(Saved data entries)
◇ ◇ ◇ ◇ ◇
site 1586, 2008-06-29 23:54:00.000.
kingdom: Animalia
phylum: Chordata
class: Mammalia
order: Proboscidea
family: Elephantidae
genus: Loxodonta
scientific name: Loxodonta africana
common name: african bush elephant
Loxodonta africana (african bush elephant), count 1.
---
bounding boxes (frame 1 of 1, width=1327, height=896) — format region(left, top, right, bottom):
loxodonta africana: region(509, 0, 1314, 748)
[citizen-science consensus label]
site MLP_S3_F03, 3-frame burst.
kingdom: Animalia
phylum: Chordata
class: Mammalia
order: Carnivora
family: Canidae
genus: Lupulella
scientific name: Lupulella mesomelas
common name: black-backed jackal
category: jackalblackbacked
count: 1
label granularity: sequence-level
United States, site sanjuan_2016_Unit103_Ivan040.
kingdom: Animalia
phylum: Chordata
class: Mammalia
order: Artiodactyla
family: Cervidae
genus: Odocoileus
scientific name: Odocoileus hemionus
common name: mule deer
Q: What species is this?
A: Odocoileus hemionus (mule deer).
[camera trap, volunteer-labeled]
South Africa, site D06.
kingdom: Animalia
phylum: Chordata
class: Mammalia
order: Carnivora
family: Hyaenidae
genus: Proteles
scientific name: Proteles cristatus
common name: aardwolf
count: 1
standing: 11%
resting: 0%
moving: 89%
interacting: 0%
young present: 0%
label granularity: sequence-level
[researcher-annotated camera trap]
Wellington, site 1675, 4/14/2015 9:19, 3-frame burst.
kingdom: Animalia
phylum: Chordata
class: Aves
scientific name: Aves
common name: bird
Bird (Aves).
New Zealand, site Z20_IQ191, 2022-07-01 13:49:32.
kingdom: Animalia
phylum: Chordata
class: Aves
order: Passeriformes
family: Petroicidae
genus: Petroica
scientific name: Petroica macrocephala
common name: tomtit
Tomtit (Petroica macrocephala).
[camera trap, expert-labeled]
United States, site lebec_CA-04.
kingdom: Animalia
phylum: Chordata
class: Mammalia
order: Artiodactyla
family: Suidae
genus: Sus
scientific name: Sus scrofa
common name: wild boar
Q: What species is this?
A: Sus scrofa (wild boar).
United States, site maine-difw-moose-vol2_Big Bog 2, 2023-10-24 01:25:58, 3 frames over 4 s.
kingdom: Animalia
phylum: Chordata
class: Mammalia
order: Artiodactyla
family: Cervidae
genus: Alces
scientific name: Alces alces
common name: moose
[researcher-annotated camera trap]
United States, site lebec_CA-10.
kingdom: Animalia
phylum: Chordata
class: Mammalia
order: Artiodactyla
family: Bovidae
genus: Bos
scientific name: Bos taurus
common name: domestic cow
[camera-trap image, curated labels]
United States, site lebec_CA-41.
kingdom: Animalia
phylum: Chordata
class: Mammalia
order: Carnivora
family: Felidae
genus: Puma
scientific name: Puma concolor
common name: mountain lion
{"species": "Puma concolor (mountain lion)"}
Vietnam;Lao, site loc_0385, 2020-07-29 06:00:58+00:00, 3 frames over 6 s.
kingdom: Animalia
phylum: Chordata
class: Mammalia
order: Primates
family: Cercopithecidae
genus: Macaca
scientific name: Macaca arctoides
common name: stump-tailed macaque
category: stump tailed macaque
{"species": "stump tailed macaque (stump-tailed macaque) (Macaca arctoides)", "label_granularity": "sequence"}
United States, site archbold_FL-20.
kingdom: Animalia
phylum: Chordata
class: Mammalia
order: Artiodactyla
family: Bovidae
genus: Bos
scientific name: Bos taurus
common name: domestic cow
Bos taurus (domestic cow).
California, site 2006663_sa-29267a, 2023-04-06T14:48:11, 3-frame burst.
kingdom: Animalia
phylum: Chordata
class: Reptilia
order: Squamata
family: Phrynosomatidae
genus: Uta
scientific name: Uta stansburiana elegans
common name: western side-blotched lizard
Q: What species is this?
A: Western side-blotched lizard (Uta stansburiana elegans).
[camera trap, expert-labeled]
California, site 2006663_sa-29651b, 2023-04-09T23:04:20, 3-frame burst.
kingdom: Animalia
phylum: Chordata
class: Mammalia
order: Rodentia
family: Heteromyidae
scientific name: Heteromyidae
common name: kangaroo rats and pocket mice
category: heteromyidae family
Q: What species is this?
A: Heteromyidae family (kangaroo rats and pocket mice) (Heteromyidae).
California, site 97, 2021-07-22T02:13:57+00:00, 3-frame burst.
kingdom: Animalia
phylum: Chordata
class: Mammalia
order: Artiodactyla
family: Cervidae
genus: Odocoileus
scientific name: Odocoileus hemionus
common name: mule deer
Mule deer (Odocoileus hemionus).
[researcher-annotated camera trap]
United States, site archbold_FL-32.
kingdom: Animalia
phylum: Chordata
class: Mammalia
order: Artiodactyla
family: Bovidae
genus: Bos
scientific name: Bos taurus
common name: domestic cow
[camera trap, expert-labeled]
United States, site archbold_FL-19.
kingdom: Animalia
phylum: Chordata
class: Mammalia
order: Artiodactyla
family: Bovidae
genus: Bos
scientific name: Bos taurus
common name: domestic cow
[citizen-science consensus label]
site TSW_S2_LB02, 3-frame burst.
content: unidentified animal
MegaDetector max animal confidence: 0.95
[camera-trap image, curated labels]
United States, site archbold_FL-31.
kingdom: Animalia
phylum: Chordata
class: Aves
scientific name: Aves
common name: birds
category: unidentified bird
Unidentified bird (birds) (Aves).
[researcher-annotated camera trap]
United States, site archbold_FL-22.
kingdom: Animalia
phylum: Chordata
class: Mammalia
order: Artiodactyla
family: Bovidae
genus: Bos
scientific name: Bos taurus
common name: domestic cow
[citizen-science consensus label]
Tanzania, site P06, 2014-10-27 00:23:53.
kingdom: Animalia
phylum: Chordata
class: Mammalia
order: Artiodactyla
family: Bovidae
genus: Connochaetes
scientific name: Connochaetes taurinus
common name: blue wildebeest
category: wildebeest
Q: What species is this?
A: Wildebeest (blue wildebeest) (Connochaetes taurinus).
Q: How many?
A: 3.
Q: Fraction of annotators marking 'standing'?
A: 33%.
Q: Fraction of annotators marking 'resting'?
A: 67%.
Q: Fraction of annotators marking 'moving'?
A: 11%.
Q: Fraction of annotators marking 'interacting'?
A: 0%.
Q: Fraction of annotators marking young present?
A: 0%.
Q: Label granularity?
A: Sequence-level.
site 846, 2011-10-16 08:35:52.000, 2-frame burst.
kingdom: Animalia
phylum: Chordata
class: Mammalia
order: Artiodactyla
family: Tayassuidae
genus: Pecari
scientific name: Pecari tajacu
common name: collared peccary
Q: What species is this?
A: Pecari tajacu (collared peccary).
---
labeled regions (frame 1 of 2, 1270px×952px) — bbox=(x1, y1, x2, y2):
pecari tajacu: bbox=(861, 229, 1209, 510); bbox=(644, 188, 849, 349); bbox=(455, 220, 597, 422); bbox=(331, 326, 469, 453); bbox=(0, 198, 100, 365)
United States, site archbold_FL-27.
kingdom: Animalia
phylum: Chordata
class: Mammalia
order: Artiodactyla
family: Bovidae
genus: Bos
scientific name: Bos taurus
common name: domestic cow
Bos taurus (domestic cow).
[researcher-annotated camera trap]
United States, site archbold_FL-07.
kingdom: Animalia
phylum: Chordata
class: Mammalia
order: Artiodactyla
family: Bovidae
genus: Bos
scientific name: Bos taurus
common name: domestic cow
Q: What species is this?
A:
◇ ◇ ◇ ◇ ◇
What to produce -
Only one stretch of the records above is wanted: the lines between the one holding "category: wildebeest" and the one holding "Q: Label granularity?", inclusive, reproduced exactly.

Answer to the exercise -
category: wildebeest
Q: What species is this?
A: Wildebeest (blue wildebeest) (Connochaetes taurinus).
Q: How many?
A: 3.
Q: Fraction of annotators marking 'standing'?
A: 33%.
Q: Fraction of annotators marking 'resting'?
A: 67%.
Q: Fraction of annotators marking 'moving'?
A: 11%.
Q: Fraction of annotators marking 'interacting'?
A: 0%.
Q: Fraction of annotators marking young present?
A: 0%.
Q: Label granularity?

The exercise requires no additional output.